The Situation

He provided solution architecture services for the change programme to achieve a New Operating Model (NOM) for Dixons Stores Group International (DSGi). The assignment was integral to translating business requirements and strategies into functional solution requirements for supply chain improvements.

DSGi implemented significant changes to its supply chain and distribution network, aiming to enhance operational efficiency and reduce costs. A key strategy involved the consolidation of distribution centres (DCs) and the adoption of sale and leaseback arrangements.​

These measures were part of DSGi’s broader Renewal and Transformation plan, aiming to revamp stores and improve profitability amid a challenging retail environment.

DC Consolidation and Cost Savings situation:

DSGi announced plans to reduce its UK distribution network from 17 to just two regional distribution centres (RDCs) over two years. This initiative was part of a broader cost-reduction exercise, targeting savings of £30 million in the first year alone. The consolidation aimed to streamline operations and improve efficiency across the supply chain.

The Task

He was responsible for providing a critical link between business groups and IS delivery implementation partners (LogicaCMG and HCL) within the customer-facing IS team. This involved solution design and release management, lifecycle management, functional landscape architecture, integration specifications, and development specifications.

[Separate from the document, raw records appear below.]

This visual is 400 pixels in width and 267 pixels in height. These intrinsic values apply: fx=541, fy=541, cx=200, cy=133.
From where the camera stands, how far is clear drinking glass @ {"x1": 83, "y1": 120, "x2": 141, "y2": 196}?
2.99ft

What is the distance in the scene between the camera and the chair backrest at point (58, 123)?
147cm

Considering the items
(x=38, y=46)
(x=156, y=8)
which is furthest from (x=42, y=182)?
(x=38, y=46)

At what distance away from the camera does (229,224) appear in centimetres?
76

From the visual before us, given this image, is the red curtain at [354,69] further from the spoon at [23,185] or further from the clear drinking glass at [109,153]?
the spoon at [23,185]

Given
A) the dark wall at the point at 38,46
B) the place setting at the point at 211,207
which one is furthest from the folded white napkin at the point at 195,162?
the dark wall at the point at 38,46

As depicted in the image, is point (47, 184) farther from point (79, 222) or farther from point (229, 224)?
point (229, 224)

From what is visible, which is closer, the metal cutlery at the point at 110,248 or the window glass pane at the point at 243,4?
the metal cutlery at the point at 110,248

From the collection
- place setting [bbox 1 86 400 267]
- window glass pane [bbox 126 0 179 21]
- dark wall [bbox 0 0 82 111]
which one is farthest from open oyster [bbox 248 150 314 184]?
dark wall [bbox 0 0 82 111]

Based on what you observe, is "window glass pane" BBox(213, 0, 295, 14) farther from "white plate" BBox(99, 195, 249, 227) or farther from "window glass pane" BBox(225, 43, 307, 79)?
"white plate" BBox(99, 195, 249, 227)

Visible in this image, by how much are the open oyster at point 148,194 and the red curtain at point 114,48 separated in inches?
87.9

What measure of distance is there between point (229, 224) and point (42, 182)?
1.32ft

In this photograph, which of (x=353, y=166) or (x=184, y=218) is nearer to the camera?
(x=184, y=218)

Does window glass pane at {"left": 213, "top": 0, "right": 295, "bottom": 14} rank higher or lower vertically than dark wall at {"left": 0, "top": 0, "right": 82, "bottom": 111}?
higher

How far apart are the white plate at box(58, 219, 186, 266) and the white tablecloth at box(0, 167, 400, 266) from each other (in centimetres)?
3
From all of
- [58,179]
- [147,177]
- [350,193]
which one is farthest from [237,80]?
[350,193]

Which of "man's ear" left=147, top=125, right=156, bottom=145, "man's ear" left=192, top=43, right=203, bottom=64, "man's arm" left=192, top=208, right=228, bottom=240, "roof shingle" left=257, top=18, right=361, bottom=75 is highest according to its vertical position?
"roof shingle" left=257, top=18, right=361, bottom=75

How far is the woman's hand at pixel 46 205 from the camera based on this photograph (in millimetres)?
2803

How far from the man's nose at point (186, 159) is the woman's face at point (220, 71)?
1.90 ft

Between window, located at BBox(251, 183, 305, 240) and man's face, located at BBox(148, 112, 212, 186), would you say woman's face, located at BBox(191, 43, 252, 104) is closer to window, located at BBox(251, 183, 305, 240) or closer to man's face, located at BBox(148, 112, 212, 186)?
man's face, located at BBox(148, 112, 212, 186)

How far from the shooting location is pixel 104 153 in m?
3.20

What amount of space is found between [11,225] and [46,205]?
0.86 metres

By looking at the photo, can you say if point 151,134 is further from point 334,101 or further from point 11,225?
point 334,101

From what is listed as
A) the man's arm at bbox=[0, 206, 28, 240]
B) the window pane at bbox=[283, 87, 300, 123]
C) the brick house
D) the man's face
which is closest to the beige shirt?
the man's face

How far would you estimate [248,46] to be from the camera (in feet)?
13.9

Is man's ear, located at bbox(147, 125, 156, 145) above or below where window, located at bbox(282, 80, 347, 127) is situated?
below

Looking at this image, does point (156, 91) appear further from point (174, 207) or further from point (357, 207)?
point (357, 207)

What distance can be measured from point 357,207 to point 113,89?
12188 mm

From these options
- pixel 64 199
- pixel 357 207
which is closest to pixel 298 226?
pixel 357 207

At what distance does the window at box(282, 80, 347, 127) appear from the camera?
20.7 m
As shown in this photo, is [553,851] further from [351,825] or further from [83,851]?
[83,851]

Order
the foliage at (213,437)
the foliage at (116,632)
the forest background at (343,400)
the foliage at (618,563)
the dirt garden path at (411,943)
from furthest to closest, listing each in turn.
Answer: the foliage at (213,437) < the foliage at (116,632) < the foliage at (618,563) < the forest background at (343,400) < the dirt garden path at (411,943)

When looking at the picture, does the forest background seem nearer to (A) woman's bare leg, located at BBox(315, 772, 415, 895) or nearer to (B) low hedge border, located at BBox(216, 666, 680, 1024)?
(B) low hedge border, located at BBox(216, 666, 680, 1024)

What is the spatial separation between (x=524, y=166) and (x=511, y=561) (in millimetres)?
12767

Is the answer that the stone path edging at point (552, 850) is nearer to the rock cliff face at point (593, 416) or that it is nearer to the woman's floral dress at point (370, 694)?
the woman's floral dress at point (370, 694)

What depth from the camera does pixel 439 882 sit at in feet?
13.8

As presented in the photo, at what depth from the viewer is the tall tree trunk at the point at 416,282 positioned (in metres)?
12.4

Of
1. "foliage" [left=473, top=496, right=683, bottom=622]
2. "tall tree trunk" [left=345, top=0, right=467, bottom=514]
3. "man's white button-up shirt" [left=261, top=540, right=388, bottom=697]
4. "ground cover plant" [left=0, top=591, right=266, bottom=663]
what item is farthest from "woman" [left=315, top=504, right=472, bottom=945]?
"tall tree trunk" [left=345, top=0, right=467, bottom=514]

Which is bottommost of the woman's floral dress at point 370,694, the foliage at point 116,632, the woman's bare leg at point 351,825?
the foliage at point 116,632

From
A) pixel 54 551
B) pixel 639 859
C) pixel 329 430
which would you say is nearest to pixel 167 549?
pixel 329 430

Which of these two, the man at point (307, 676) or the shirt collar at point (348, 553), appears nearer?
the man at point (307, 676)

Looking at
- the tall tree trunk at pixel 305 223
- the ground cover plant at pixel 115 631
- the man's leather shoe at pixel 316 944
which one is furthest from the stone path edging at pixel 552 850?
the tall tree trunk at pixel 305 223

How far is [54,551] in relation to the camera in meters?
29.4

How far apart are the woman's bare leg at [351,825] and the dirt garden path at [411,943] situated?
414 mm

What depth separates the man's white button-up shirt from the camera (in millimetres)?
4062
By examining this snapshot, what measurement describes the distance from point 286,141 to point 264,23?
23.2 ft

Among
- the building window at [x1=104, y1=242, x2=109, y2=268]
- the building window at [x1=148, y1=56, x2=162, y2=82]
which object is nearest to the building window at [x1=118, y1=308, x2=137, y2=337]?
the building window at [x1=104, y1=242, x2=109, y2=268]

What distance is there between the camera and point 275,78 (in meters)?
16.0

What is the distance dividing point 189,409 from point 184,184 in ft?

The environment comprised a complex mix of applications scope including:

  • Mainframe ERP systems,
  • Manugistics,
  • Catalyst WMS,
  • Siemens Dematic Warehouse Control Systems
  • Automated Material Handling Equipment MHE
  • e-commerce websites
  • Yantra order management
  • Metapack
  • EPOS
  • Descartes

The role also supported tactical cost-saving activities and IS systems related to supply chain enhancements.

 

The Action / Approach

His key actions included:

  • Functional Solution Architecture Development:
    • Completed the functional solution architecture to support the various work streams within the NOM programme.

 

  • Logistics Network Transformation:
    • Played a key role in the solution design and implementation for the closure and transition of 14 Local Distribution Centres (LDCs) to 2 new Regional Distribution Centres (RDCs) for store replenishment.

 

  • Home Delivery Network Innovation:
    • Contributed to the introduction of stockless local distribution cross-docks to optimize the home delivery network.

 

  • Outsourced Logistics Integration:
    • Led the transport planning and management solution design to integrate DHL Logistics as the outsourced 3PL provider.

 

  • Automated NDC Solution Design:
    • Conducted requirements analysis and solution design for the introduction of a new automated National Distribution Centre (NDC) for small products, serving both retail chain stores and e-commerce direct customers.

 

The Result

 

His results and achievement benefits included:

  • Completed Functional Solution Architecture:
    • Provided the necessary architectural blueprint to guide the programme’s technical implementation.

 

  • Streamlined Logistics Network:
    • Successfully contributed to the consolidation of the distribution network, reducing the number of LDCs from 14 to 2 RDCs, likely leading to cost efficiencies and improved replenishment.

 

  • Enhanced Home Delivery Efficiency:
    • The introduction of stockless cross-docks optimized the home delivery network, potentially improving speed and reducing handling.

 

  • Integrated Outsourced Logistics:
    • The transport planning and management solution design facilitated the seamless integration of DHL Logistics as the 3PL provider.

 

  • Future-Proofed Small Product Distribution:
    • The analysis and solution design for the new automated NDC laid the groundwork for a more efficient and scalable distribution system for small products across retail and e-commerce channels.

 

Financial Impact:

Despite these strategic moves, DSGi continued to faced financial challenges during this period.  While this initiative resulted in cost-reductions of approximately £30 million in the first year alone.

For the full financial year end after the completion of the NOM programme the company reported a loss of £140 million, this supported an immediate financial improvement from the £184 million loss the previous year.